Work instruction
Could you set down exactly the lines of the data below, starting at the one that holds "Directors (1) |" and ending at the one that holds "(1) Appointed Executive", both included, and only those?

(Data extracted from a collection)

※ ※ ※

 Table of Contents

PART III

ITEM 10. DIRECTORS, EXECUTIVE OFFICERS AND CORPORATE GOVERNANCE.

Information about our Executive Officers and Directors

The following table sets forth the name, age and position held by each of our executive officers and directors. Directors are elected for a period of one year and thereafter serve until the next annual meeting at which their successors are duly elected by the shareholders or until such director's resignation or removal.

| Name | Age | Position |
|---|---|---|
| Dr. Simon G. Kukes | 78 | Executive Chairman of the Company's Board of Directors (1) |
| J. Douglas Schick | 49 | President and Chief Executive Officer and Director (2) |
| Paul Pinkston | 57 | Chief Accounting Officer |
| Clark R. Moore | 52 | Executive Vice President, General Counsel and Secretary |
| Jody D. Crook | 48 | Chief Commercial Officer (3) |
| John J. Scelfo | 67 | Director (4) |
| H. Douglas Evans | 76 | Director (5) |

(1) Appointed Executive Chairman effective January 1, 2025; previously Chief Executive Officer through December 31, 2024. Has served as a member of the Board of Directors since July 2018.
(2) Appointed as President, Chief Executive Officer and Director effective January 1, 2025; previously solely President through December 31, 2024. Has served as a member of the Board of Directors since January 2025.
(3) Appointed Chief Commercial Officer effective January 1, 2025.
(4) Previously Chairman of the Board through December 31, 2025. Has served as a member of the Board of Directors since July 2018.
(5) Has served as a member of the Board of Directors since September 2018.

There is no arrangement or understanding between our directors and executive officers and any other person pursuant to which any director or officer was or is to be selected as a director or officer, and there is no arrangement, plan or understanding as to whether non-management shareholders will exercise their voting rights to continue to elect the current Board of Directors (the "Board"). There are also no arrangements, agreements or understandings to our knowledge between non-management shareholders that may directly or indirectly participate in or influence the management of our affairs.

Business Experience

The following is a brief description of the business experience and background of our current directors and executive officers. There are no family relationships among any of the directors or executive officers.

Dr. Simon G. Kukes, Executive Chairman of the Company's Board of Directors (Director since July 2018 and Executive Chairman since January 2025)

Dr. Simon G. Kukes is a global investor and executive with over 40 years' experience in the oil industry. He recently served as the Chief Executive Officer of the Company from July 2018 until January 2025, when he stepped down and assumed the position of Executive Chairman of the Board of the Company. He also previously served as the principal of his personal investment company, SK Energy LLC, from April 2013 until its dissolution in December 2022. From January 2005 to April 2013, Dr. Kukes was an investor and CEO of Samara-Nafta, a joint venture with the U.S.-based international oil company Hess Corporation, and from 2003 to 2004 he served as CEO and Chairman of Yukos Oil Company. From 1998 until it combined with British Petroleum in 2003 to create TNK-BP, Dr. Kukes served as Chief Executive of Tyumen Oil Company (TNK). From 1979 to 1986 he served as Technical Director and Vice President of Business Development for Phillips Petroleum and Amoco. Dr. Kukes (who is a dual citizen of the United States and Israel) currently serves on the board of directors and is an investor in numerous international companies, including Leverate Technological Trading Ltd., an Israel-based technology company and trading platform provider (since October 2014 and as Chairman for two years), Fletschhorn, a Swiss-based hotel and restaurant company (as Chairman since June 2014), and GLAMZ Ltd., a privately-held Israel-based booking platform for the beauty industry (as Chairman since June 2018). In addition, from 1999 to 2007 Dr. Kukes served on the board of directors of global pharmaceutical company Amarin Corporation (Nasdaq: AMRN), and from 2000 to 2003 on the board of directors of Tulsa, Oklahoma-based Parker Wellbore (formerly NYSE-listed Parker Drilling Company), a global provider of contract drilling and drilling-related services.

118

※ ※ ※

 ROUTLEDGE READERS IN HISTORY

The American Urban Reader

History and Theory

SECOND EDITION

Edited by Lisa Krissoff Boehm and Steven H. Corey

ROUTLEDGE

※ ※ ※

Solution
| Dr. Simon G. Kukes | 78 | Executive Chairman of the Company's Board of Directors (1) |
| J. Douglas Schick | 49 | President and Chief Executive Officer and Director (2) |
| Paul Pinkston | 57 | Chief Accounting Officer |
| Clark R. Moore | 52 | Executive Vice President, General Counsel and Secretary |
| Jody D. Crook | 48 | Chief Commercial Officer (3) |
| John J. Scelfo | 67 | Director (4) |
| H. Douglas Evans | 76 | Director (5) |

(1) Appointed Executive Chairman effective January 1, 2025; previously Chief Executive Officer through December 31, 2024. Has served as a member of the Board of Directors since July 2018.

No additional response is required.